Actividad A ▸ Indica si cada afirmación concuerda con la nota sobre la acusación contra Rocha Moya y respalda cada respuesta con las palabras de la nota que lo deciden, citadas de forma literal: (i) los fiscales del caso son del Distrito Sur de Nueva York; (ii) además del gobernador, la acusación incluye a ocho funcionarios y exfuncionarios; (iii) en febrero de 2026, organizaciones de abogados presentaron denuncias ante la Fiscalía General de la República.
Actividad B ▸ Enumera todos los nombres propios de países, estados o ciudades que aparecen en la nota sobre la acusación contra Rocha Moya.
Actividad C ▸ Prolonga la nota sobre la acusación contra Rocha Moya a partir de su último párrafo.

El gobierno de Estados Unidos presentó una acusación formal contra el gobernador de Sinaloa, Rubén Rocha Moya, así como contra otros nueve funcionarios y exfuncionarios, por presuntos vínculos con el narcotráfico y colaboración con el Cártel de Sinaloa, en un caso que podría escalar la tensión política y diplomática entre ambos países.
De acuerdo con fiscales federales del Distrito Sur de Nueva York, los implicados habrían participado en una conspiración para facilitar el tráfico de drogas hacia territorio estadounidense, a cambio de sobornos y respaldo político por parte de grupos criminales.
Entre los señalados también se encuentra el senador morenista Enrique Inzunza, lo que amplía el alcance político del caso dentro del partido gobernante.
La acusación no surge de manera aislada. En los últimos meses, autoridades estadounidenses ya habían tomado medidas contra funcionarios mexicanos presuntamente vinculados al crimen organizado, incluyendo la revocación de visas y advertencias sobre acciones más contundentes.
Reportes periodísticos señalan que incluso la visa de Rocha Moya habría sido retirada desde 2025 como parte de estas investigaciones, anticipando el escenario actual.
Además, en México ya existían antecedentes: en febrero de 2026, organizaciones de abogados presentaron denuncias ante la Fiscalía General de la República por presuntos nexos del gobernador con la delincuencia organizada.
El caso se da en un momento de creciente presión del gobierno estadounidense hacia México en materia de seguridad y corrupción.
Investigaciones periodísticas y declaraciones oficiales han advertido sobre una estrategia de Washington para perseguir a políticos presuntamente vinculados al crimen organizado, incluso mediante procesos judiciales en su propio territorio.

Datos proporcionados ▸
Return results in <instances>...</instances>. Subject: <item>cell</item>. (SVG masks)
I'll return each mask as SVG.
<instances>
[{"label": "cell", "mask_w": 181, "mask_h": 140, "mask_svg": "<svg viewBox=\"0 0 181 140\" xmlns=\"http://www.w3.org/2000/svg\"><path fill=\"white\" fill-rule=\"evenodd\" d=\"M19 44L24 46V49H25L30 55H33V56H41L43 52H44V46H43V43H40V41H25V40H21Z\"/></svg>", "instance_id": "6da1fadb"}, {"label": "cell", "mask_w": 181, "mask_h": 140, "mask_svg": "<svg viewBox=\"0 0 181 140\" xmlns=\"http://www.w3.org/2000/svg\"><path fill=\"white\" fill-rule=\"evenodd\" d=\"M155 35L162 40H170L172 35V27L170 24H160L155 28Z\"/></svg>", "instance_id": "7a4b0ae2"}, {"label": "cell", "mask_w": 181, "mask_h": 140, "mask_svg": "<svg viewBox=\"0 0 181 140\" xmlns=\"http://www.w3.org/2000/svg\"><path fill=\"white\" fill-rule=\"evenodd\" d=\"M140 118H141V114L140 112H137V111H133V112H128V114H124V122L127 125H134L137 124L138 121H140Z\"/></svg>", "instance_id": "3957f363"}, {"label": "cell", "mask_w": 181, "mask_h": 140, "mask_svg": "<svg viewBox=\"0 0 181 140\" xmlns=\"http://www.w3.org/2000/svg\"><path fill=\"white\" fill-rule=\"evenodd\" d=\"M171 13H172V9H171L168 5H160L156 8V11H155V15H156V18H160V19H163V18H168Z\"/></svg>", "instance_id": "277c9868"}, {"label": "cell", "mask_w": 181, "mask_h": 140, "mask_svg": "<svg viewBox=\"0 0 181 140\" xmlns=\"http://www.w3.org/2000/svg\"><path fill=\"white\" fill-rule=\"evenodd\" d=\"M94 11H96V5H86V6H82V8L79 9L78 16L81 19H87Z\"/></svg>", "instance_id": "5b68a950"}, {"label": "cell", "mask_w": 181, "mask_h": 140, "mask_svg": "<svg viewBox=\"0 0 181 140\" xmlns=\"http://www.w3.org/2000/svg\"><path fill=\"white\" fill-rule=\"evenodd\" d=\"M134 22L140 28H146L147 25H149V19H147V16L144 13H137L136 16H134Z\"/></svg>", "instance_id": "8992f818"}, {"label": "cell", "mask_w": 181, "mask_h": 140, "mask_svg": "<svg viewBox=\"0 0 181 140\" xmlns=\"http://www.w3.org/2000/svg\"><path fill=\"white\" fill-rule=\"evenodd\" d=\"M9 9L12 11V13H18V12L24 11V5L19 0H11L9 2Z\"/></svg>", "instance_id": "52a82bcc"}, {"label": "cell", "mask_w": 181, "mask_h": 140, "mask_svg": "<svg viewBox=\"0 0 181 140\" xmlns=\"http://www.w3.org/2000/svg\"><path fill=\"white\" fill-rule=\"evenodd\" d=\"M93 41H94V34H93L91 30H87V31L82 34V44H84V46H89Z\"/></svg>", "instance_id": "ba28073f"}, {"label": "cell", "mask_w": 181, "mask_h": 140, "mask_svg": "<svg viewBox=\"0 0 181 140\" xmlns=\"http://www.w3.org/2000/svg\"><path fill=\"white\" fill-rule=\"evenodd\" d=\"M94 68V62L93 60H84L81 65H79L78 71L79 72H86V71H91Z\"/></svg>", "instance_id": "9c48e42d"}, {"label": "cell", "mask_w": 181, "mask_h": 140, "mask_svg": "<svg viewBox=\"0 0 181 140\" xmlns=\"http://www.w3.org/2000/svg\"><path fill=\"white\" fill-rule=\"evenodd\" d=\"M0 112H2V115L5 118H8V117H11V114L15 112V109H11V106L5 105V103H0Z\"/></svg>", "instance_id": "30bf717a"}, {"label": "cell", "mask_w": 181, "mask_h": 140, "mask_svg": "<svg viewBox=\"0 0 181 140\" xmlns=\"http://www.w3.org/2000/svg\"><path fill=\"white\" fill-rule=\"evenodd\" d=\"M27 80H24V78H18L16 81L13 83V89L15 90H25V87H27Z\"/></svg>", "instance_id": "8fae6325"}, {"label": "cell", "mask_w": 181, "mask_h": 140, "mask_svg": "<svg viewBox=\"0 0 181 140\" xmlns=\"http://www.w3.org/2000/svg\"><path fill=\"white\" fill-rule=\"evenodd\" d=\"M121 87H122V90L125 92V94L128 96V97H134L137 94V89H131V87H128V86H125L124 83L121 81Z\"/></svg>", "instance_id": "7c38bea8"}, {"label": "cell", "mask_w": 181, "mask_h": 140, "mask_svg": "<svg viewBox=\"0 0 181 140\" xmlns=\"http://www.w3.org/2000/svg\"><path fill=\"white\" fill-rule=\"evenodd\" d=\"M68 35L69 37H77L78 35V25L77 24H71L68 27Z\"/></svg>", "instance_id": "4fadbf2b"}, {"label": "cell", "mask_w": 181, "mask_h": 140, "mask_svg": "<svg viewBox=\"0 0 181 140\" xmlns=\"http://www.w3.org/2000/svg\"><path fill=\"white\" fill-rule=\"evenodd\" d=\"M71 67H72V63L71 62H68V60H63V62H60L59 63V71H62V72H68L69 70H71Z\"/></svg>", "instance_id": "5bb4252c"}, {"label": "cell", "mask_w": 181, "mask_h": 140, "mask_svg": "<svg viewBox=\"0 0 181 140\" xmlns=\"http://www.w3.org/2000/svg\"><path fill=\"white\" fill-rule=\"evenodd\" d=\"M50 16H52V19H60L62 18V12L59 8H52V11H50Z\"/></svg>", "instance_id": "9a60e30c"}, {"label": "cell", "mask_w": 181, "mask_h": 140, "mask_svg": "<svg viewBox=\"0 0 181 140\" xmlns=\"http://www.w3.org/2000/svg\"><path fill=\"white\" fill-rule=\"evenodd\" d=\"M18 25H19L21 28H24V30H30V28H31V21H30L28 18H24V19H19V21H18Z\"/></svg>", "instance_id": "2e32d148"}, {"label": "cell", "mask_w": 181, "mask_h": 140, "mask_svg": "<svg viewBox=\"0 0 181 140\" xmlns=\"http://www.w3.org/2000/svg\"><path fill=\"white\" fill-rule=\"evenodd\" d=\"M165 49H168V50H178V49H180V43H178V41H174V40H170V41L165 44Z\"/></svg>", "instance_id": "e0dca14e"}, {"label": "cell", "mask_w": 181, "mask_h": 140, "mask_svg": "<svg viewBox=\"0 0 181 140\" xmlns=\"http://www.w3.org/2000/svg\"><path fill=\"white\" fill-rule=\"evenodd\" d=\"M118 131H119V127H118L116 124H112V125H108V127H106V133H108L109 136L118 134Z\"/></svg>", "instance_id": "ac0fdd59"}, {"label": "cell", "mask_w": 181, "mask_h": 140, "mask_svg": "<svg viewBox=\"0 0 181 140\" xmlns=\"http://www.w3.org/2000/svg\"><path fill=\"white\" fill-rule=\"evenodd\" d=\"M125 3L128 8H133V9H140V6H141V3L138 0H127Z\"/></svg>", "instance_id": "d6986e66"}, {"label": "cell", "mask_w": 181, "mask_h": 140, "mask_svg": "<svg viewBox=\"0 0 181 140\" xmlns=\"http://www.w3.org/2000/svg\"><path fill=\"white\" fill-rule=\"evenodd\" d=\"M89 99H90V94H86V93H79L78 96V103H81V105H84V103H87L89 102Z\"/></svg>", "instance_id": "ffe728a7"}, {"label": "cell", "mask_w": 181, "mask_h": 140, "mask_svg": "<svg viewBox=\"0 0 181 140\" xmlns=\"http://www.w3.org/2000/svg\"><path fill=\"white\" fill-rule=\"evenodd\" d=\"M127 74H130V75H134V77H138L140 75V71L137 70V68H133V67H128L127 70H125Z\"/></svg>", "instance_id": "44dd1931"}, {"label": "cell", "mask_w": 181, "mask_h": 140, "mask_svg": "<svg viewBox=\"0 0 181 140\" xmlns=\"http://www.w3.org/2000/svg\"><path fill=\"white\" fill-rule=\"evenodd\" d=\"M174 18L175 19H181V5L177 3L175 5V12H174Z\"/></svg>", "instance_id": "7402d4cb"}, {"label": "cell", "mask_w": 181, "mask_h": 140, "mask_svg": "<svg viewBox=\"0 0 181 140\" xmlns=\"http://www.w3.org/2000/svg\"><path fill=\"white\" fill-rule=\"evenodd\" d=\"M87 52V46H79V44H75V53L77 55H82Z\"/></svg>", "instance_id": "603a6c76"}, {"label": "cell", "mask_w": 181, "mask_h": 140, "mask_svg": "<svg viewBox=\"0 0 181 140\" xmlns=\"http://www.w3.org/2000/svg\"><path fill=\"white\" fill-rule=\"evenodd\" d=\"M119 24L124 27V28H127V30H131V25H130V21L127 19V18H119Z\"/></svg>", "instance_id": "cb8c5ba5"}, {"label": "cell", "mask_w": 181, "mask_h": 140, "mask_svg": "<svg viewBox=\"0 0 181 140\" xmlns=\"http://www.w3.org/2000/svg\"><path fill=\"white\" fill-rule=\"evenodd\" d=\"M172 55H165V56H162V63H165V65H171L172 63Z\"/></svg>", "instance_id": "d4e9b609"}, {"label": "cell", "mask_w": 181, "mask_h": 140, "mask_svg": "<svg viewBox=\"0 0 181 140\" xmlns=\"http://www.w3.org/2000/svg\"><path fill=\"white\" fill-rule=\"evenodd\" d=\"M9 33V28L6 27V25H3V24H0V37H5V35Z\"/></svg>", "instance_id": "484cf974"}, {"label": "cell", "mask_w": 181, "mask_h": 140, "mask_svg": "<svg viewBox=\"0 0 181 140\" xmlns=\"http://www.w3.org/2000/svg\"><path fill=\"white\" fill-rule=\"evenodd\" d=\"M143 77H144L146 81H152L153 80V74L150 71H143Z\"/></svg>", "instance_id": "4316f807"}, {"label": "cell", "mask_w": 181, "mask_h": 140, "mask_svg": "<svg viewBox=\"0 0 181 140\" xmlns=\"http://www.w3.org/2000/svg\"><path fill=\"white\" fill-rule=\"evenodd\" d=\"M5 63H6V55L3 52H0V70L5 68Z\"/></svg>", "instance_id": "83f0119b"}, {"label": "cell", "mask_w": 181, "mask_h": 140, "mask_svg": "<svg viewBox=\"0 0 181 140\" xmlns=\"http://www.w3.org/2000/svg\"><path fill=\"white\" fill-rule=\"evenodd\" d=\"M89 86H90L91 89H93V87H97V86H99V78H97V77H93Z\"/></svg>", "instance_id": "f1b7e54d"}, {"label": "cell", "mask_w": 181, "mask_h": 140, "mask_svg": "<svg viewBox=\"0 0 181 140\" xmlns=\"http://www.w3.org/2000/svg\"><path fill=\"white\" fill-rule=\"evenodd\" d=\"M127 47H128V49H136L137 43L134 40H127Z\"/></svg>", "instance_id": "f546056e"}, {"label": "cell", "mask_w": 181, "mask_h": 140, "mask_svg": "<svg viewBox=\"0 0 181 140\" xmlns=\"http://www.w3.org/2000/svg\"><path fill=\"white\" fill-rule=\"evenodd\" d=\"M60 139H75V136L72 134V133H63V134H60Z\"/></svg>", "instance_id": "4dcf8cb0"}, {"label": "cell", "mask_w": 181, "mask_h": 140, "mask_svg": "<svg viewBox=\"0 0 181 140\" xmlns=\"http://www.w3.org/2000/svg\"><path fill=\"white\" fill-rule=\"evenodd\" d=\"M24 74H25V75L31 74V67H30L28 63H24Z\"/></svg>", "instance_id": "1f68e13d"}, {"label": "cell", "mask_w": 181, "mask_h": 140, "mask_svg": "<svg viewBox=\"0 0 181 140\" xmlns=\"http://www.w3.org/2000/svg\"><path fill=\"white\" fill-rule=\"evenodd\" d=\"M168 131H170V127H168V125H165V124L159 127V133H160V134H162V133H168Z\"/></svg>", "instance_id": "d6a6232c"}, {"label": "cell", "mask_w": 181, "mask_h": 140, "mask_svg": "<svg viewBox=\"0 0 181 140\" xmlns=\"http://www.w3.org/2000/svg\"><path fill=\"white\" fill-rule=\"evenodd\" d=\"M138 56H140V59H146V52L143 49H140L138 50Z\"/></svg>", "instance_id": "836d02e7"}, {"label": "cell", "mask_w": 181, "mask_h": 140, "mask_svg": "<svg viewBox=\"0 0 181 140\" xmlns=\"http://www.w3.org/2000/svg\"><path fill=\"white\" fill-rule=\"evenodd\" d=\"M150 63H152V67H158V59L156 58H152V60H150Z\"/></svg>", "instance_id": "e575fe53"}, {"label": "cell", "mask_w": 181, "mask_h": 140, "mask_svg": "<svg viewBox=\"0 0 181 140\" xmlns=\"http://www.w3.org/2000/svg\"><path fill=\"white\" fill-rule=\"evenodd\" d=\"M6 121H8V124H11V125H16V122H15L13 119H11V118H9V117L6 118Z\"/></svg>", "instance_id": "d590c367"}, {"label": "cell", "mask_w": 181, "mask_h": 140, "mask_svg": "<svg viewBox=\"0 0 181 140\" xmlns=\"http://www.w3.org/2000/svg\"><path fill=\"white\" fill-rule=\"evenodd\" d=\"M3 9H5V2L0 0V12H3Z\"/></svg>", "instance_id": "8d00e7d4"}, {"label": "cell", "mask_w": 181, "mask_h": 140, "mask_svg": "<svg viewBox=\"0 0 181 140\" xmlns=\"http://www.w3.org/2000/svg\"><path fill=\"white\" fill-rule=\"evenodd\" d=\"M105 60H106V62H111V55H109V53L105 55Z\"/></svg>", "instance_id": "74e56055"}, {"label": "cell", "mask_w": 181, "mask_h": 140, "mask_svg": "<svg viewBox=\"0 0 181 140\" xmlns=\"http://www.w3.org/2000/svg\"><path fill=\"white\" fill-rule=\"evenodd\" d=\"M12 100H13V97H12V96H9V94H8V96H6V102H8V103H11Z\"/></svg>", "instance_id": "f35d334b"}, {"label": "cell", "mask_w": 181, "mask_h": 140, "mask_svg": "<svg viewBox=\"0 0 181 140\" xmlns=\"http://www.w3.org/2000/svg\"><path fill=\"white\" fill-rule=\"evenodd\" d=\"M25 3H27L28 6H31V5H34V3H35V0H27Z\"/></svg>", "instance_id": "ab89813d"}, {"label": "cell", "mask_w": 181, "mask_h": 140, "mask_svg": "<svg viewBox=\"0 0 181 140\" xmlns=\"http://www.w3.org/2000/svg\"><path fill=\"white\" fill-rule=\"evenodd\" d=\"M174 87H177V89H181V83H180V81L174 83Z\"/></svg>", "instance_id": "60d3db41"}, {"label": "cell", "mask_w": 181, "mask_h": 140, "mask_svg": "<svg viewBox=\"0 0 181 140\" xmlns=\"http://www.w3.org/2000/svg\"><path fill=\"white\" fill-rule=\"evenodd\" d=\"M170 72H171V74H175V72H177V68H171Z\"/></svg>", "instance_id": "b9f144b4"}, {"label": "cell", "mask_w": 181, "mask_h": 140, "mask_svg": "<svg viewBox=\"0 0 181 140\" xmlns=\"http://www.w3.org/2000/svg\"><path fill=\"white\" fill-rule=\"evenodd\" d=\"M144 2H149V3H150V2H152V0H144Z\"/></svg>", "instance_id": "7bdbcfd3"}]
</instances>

Resultado esperado A ▸
(i) Sí: «De acuerdo con fiscales federales del Distrito Sur de Nueva York».
(ii) No: «así como contra otros nueve funcionarios y exfuncionarios».
(iii) Sí: «en febrero de 2026, organizaciones de abogados presentaron denuncias ante la Fiscalía General de la República».

Resultado esperado B ▸
- Estados Unidos
- Sinaloa
- Nueva York
- México
- Washington

Resultado esperado C ▸
Esta postura ha generado fricciones diplomáticas. El gobierno mexicano ha exigido pruebas concretas y ha defendido la soberanía nacional ante lo que considera posibles actos de injerencia.
La acusación contra el gobernador de Sinaloa representa uno de los golpes más fuertes contra un funcionario en activo en la relación bilateral reciente.
El caso podría tener consecuencias en varios niveles:
* Judicial: posibles órdenes de aprehensión o solicitudes de extradición
* Político: impacto directo en Morena y en procesos electorales futuros
* Diplomático: aumento de tensiones entre México y Estados Unidos
Además, ocurre en un contexto marcado por operativos contra el narcotráfico, disputas políticas internas y cuestionamientos sobre la infiltración del crimen organizado en estructuras de gobierno.
Hasta el momento, las acusaciones provienen exclusivamente de autoridades estadounidenses y no representan una sentencia judicial en México. El proceso apenas inicia y se espera que en los próximos días se conozcan más detalles sobre las pruebas, las reacciones del gobierno mexicano y la postura del propio mandatario sinaloense.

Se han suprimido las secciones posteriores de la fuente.